Administrative Tasks:  AI helps educators with tasks like facilitating and automating personalized messages to students, back-office tasks like grading paperwork, arranging and facilitating parent and guardian interactions, routine issue feedback, managing enrollment, courses, and HR-related topics. 

Smart Content:  AI helps digitize content like video lectures, conferences, and text book guides.  We can apply different interfaces like animations and learning content through customization for students from different grades.  AI helps create a rich learning experience by generating and providing audio and video summaries and integral lesson plans.  Without even the direct involvement of the lecturer or the teacher, a student can access extra learning material or assistance through Voice Assistants and also provide answers to very common questions easily.
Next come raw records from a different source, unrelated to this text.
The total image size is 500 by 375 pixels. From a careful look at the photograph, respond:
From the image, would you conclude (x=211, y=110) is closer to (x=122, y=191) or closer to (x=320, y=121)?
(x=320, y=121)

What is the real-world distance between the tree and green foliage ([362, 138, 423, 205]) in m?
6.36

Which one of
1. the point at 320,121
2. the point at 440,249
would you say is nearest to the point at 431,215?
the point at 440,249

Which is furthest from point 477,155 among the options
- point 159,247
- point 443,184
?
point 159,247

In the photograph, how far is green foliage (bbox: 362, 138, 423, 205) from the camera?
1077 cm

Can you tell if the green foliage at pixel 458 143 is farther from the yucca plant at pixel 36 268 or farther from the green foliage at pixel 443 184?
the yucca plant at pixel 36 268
Personalized Learning:  AI can monitor students’ data thoroughly, and habits, lesson plans, reminders, study guides, flash notes, frequency or revision, etc., can be easily generated.

3. Internet Operations

Spam Filters:  The email that we use in our day-to-day lives has AI that filters out spam emails sending them to spam or trash folders, letting us see the filtered content only.

Facial Recognition:  Our favorite devices like our phones, laptops, and PCs use facial recognition techniques by using face filters to detect and identify in order to provide secure access.  Apart from personal usage, facial recognition is a widely used AI application even in high security-related areas in several industries.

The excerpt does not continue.